Rumours as Anticipatory Knowledge in a Future Petro-State
DOI:
https://doi.org/10.3384/cu.1692Keywords:
oil, future, anticipation, rumours, risk, uncertaintyAbstract
Building on ethnographic research in Uganda, this paper discusses the mundane practice of rumour mongering and gossiping as anticipatory practices. Crude oil discovery in Uganda brought a small oil boom to the region endowed with the natural resource including some infrastructure development and the presence of foreign oil exploration and construction companies. With these companies came (young) men working for them or aspiring to get employed. However, as the development of the oil remained in a phase not-yet-ness, a temporal space opened for rumours about the oil and anyone involved with it to flourish in the oil region. Especially, since information on the (national) development of the oil project was scarce. The rumours used familiar tropes such as gender stereotypes or witchcraft to relate to the presence of foreign or at least non-local casual workers.

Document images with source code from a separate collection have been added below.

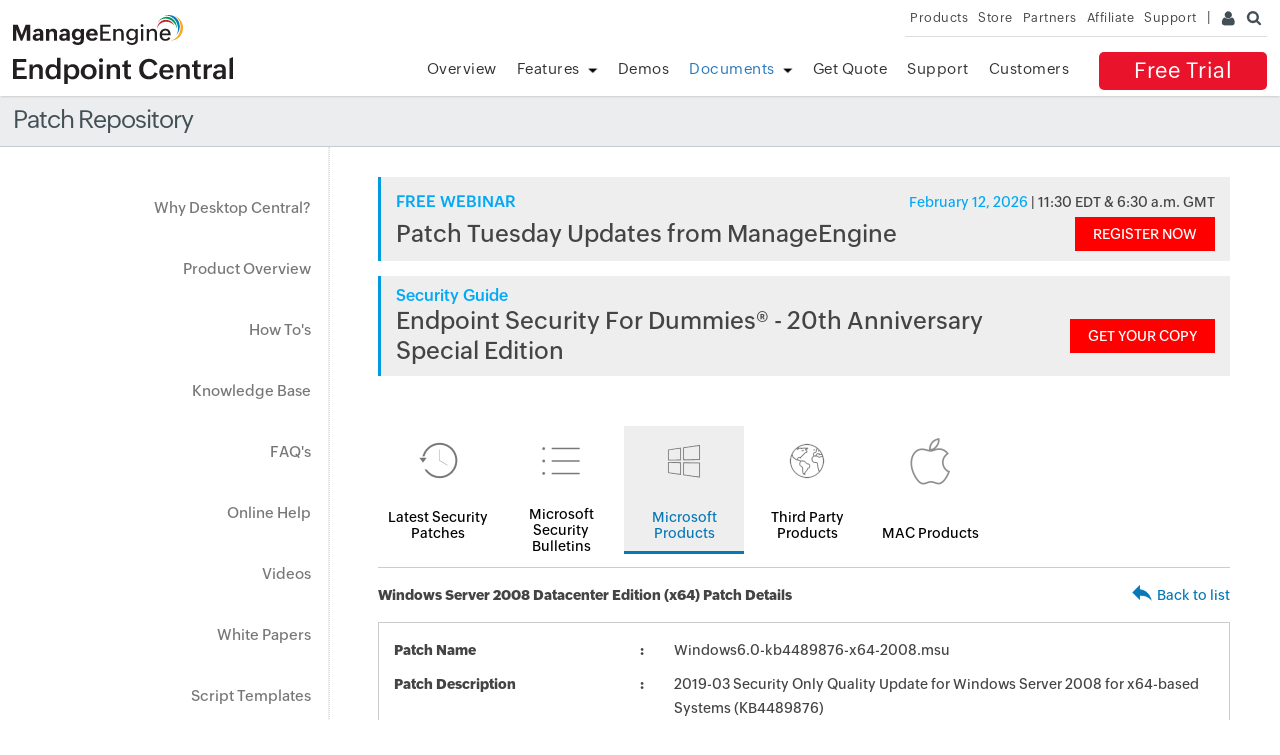

--- FILE ---
content_type: text/javascript
request_url: https://cdn-in.pagesense.io/js/j0h6y0ma/9171f783de824622abf9007959be93ff_visitor_count.js
body_size: 601
content:
window.ZAB.visitorData = {"experiments":{"ZhMcrkQ":{"variations":{"FyGG":{"unique_count":"832"},"HrPO":{"unique_count":"829"}},"actual_start_time":1766143202720},"RPaKjVa":{"variations":{"pMQw":{"unique_count":"272"},"CtWc":{"unique_count":"276"}},"actual_start_time":1766383963823},"ZrynD70":{"variations":{"z1bS":{"unique_count":"3"},"Yewm":{"unique_count":"5"}},"actual_start_time":1767003591052},"eXEyAza":{"variations":{"FrcG":{"unique_count":"19"}},"actual_start_time":1717759793708},"JAvnIZ1":{"variations":{"E06l":{"unique_count":"921"},"tyRW":{"unique_count":"924"}},"actual_start_time":1766383734131},"afPUofe":{"variations":{"3BOy":{"unique_count":"21684"},"Jvp8":{"unique_count":"21663"}},"actual_start_time":1768545205678}},"time":1769903877940}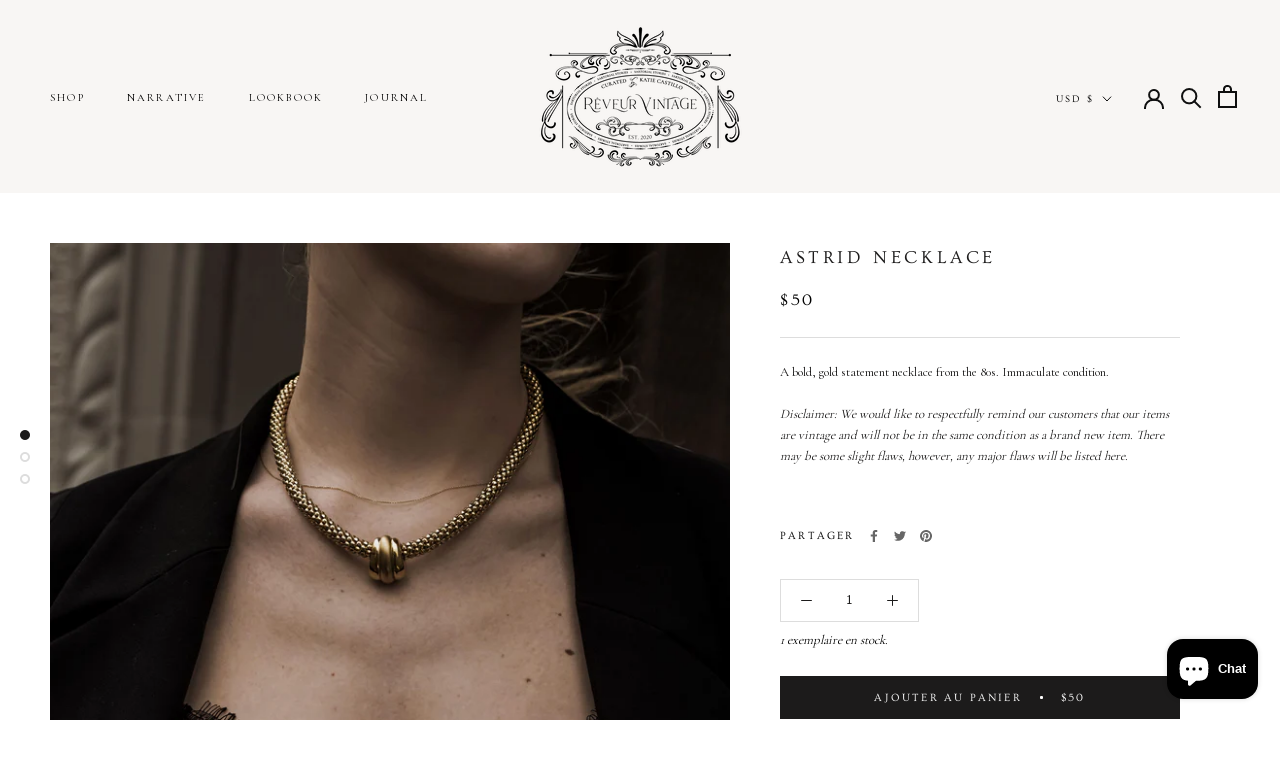

--- FILE ---
content_type: image/svg+xml
request_url: https://reveurvintage.com/cdn/shop/t/2/assets/cursor-zoom-in.svg?v=164084382823661973841632513096
body_size: -765
content:
<svg width="35" height="35" viewBox="0 0 35 35" xmlns="http://www.w3.org/2000/svg">
  <g fill="none" fill-rule="nonzero">
    <circle fill="#f8f6f4" cx="17.5" cy="17.5" r="17.5"/>
    <path fill="#1c1b1b" d="M24 18h-6v6h-1v-6h-6v-1h6v-6h1v6h6"/>
  </g>
</svg>

--- FILE ---
content_type: text/javascript
request_url: https://reveurvintage.com/cdn/shop/t/2/assets/custom.js?v=183944157590872491501628564722
body_size: -680
content:
//# sourceMappingURL=/cdn/shop/t/2/assets/custom.js.map?v=183944157590872491501628564722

Ugandans living in the oil region wondered what negative repercussions the boom might have for them and viewed the strangers with suspicion. During my fieldwork, I encountered rumours of wife-snatching, sexual harassment and even human sacrifice. This paper argues that these rumours can be understood as risks narratives or the sharing of anticipatory knowledge. The rumours were not only reflections of the past but were told in anticipation of the dark side of the future.